You don't need a computer science background to participate - just a little programming knowledge and some problem-solving skills will get you pretty far. Nor do you need a fancy computer; every problem has a solution that can be completed in at most 15 seconds on ten-year-old hardware.
- about section of adventofcode.com
The only difference we have this year (2025) is that there are 12 puzzles instead of the usual 25. The puzzles consist of 2 parts (the second part is usually a twist on the first one) that unlock every day at midnight EST/UTC-5 (so 6 a.m. in Poland!). But what makes them different from your usual HackerRank / LeetCode problems? They have amazing stories, with many easter eggs and, as with everything in the holiday season… they’re too unsurprisingly… holiday-themed, and it’s not really about the most efficient solution, first get it right, and then the magic comes from checking how the others tackled the same problem.
Why? For us, it’s a chance to play around with languages we might want to explore further (some of us are doing the puzzles in Rust or OCaml - hello, Jane Street!), and some of us want to get better at existing stacks and try to do code golf in Python or Kotlin. Or maybe you always wanted to try TDD, there really isn’t a single rule for how to solve Advent of Code puzzles.

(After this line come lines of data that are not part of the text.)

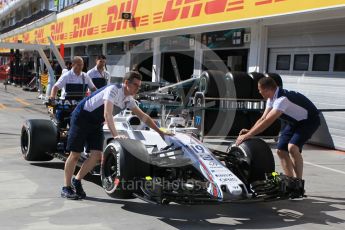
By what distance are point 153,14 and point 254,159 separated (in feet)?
42.3

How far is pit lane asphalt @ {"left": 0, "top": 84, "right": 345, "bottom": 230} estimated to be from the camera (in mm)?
4996

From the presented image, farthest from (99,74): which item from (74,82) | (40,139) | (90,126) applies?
(90,126)

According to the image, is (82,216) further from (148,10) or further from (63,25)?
(63,25)

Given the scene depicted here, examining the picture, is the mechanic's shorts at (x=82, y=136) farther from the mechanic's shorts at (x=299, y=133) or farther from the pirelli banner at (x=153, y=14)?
the pirelli banner at (x=153, y=14)

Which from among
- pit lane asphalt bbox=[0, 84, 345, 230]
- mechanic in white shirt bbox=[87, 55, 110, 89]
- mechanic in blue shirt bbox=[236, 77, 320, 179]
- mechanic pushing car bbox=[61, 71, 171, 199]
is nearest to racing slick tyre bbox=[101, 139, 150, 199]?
pit lane asphalt bbox=[0, 84, 345, 230]

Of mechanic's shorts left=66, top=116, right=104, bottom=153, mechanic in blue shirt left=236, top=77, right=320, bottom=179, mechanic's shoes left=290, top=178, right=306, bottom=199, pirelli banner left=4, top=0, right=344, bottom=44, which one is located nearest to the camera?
mechanic's shoes left=290, top=178, right=306, bottom=199

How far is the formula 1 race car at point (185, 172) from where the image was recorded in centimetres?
500

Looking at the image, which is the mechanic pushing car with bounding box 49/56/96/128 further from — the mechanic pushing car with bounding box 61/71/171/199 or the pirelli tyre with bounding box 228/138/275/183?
the pirelli tyre with bounding box 228/138/275/183

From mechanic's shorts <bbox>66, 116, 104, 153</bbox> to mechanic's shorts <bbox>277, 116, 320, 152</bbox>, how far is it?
7.82 feet

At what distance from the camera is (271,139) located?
465 inches

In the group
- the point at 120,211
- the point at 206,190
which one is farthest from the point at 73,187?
the point at 206,190

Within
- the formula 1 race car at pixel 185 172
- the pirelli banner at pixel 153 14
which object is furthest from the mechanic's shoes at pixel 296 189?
the pirelli banner at pixel 153 14

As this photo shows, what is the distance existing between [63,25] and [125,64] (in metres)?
9.05

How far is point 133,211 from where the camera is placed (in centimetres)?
546
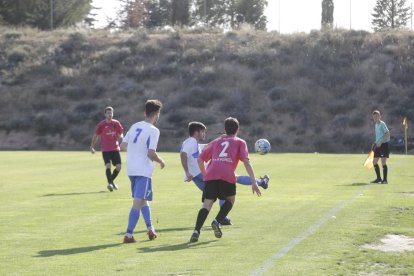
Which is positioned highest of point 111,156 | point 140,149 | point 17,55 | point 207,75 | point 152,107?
point 17,55

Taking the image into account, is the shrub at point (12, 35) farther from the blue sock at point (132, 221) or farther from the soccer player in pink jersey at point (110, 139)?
the blue sock at point (132, 221)

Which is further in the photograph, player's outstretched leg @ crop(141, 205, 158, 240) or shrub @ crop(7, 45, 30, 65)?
shrub @ crop(7, 45, 30, 65)

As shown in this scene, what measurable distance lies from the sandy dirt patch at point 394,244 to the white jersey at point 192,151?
3.38 metres

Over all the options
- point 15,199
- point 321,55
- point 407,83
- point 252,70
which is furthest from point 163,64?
point 15,199

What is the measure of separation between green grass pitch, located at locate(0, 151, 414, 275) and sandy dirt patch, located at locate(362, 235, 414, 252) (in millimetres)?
183

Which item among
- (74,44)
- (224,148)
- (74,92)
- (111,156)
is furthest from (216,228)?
(74,44)

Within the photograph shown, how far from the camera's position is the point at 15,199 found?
65.9ft

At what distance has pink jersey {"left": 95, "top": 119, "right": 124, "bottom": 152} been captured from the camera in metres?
23.4

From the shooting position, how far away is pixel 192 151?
15062 millimetres

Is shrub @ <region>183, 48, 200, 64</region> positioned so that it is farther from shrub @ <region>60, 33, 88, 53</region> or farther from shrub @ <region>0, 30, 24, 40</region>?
shrub @ <region>0, 30, 24, 40</region>

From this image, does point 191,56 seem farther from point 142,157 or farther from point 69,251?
point 69,251

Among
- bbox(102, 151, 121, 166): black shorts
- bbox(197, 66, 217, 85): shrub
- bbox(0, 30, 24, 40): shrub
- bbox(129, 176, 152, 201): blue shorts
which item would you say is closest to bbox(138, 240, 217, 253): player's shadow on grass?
bbox(129, 176, 152, 201): blue shorts

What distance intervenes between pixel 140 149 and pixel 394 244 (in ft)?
12.1

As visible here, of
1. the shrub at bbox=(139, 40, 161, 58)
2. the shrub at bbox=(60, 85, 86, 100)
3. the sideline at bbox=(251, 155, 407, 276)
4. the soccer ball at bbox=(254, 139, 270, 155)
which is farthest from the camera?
the shrub at bbox=(139, 40, 161, 58)
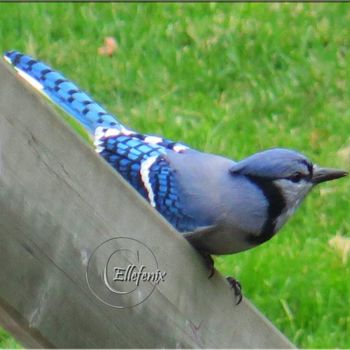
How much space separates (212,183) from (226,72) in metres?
2.86

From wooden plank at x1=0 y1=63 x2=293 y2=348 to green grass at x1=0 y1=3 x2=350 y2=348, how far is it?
2277 mm

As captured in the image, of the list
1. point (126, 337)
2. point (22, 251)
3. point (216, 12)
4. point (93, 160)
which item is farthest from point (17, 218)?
point (216, 12)

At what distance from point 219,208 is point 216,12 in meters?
3.37

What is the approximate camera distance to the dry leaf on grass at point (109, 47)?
19.1ft

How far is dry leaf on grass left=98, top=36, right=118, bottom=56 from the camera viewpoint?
5809 mm

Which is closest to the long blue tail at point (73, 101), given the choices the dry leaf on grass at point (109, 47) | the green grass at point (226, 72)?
the green grass at point (226, 72)

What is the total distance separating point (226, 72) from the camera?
5.66 meters

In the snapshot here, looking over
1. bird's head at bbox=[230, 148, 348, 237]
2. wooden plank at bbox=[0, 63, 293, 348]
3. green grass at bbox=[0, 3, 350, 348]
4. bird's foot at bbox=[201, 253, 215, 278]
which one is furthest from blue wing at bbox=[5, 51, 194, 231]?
green grass at bbox=[0, 3, 350, 348]

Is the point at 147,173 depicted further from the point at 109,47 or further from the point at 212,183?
the point at 109,47

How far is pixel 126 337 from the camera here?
1.97 metres

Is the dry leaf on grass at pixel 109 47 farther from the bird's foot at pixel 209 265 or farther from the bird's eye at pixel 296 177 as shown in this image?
the bird's foot at pixel 209 265

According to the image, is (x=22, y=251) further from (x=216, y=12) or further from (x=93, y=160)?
(x=216, y=12)

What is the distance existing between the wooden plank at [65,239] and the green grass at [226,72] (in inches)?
89.6

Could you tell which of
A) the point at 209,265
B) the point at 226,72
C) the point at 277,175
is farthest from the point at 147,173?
the point at 226,72
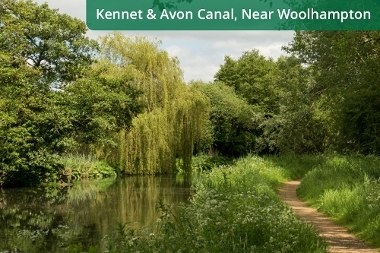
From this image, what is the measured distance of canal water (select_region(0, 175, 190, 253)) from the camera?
11.5m

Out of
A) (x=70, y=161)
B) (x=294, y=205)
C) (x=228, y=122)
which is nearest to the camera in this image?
(x=294, y=205)

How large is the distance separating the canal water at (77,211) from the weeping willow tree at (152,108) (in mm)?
3412

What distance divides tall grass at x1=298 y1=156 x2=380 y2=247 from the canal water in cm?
312

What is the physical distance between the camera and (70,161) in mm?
28109

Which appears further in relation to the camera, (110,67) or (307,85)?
(110,67)

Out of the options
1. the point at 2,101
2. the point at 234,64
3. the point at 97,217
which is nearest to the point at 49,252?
the point at 97,217

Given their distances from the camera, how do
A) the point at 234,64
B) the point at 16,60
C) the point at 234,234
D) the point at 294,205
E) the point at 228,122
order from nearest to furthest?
the point at 234,234
the point at 294,205
the point at 16,60
the point at 228,122
the point at 234,64

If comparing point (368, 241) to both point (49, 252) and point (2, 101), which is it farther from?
point (2, 101)

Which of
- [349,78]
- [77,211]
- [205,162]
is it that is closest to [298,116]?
[349,78]

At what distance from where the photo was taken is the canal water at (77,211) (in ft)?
37.8

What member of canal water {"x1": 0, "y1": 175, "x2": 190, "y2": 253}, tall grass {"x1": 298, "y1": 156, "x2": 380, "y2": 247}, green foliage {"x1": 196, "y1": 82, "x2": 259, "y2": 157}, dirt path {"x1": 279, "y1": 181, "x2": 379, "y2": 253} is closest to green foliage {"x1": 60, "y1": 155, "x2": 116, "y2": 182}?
canal water {"x1": 0, "y1": 175, "x2": 190, "y2": 253}

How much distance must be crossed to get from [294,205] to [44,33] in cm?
1664

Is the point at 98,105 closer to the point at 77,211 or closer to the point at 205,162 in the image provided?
the point at 77,211

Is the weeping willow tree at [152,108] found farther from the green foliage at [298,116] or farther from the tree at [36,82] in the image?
the green foliage at [298,116]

So… grab your colleagues for team play (for us at Appunite, an async Slack channel where we post solutions for each day and have regular conversations in a thread has worked best). Think hard about the problems, try, try, try, rinse, and repeat. If you are stuck, there is an Advent of Code subreddit where people typically share solutions for each day, as well as numerous YouTube videos that walk through the puzzles (or attempt to speedrun the entire challenge).
Bonus:
If you feel tempted to use an LLM, never use it to get the full answer or one-shot the whole thing, please do not outsource your thinking; Use it as a read-only rubber duck: explain your thoughts process and prompt it to give you a hint, use it as a way of exploring some concept that is not well understood (a.k.a. ask your “stupid” questions).